Child Poverty – €99 million, including:

  • Reintroduce the full Earnings Disregard for Lone Parents.
  • Reduce the Primary School Pupil-Teacher Ratio to 26:1 and provide 500 additional Special Needs Assistants.
  • Increase the Back to School Clothing and Footwear Allowance.
  • Increase funding under the School Meals programme.
  • Increase funding for TUSLA to allow for a renewed focus on prevention and early intervention.
  • Support community-based Early Intervention Programmes by ensuring that there is a steady multi-annual funding stream.
  • Improve Funding for DEIS schools.

Business & Infrastructure – €488 million, including:

  • Boost Capital Spending for Housing, Tourism, Retrofitting and Rural Broadband and Renewal Projects – spend now to save later.
  • Challenge flawed EU rules to enable significantly more capital investment in housing, electricity, broadband, transport, water and third level infrastructure.
  • Increase Funding to Start-Ups through Enterprise Ireland.
  • Set up a special Brexit Fund to help diversify UK-dependent Irish companies.
  • Boost spending on Third Level Education.
  • Review VAT Categorisations and Rates to address the many discrepancies.

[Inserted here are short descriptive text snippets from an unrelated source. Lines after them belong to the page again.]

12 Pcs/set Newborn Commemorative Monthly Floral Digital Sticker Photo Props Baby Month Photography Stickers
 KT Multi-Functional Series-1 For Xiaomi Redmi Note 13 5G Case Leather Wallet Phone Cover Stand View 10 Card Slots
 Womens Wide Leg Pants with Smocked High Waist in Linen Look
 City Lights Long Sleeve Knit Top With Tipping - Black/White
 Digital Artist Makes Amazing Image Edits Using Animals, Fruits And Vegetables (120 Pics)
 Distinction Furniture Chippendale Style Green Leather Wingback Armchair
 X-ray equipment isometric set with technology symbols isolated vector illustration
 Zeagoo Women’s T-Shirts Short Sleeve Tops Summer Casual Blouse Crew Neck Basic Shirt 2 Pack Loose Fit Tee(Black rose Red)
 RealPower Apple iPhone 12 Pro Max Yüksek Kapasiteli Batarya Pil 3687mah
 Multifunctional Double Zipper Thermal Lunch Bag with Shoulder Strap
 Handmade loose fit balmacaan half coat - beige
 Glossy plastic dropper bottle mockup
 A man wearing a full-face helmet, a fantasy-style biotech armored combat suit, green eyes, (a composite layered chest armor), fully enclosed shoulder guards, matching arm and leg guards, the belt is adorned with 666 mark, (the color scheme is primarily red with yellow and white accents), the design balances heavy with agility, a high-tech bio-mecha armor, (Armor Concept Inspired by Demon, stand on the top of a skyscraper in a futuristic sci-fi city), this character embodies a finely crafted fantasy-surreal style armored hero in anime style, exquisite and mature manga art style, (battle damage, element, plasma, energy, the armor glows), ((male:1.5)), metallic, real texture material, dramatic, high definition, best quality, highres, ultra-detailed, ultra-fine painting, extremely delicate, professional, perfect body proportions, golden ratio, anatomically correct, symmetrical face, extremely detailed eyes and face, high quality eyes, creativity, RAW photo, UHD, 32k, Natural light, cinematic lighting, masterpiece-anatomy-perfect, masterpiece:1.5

Anti-Corruption Agency and Other Measures – €105 million, including:

  • Set up an Independent Anti-Corruption Agency to effectively detect and prosecute corruption and white-collar crime offences.
  • Start the process of addressing Pay-Equalisation for Public Sector Workers hired on working terms inferior to their colleagues.
  • Increase Overseas Development Aid.
  • Grants for purchase of new Electric Cars.

2. Revenue Raising Measures – Total €1,002 million, including:

  • Tax increases on Sugar, Alcohol and Cigarettes including a 15c on a standard can of soft-drink; 10c on alcohol and 25c on pack of 20 cigarettes.
  • Pension tax relief – reduce threshold for maximum allowable pension fund.
  • A Betting Tax, both in-shop and on-line betting, of 2 per cent.
  • Section 110 reform, to end large-scale tax avoidance by vulture funds amongst others.
  • Corporation Tax Reform, to ensure effective tax rate is far closer to the headline rate.
  • Phasing out of 9% VAT rate for hospitality sector and instead target funds to initiatives that drive regional economic growth, tourism and capital spending.
  • Scrap the Special Assignee Relief Programme (SARP) tax relief that reduces costs to employers of ‘high-end’ staff.
  • Levy on Single Use Plastics, as a new environmental levy.
  • Sun-bed Levy, in the interests of public health.
  • Unrecyclable Plastics Levy, to reduce the use of plastics that cannot be recycled.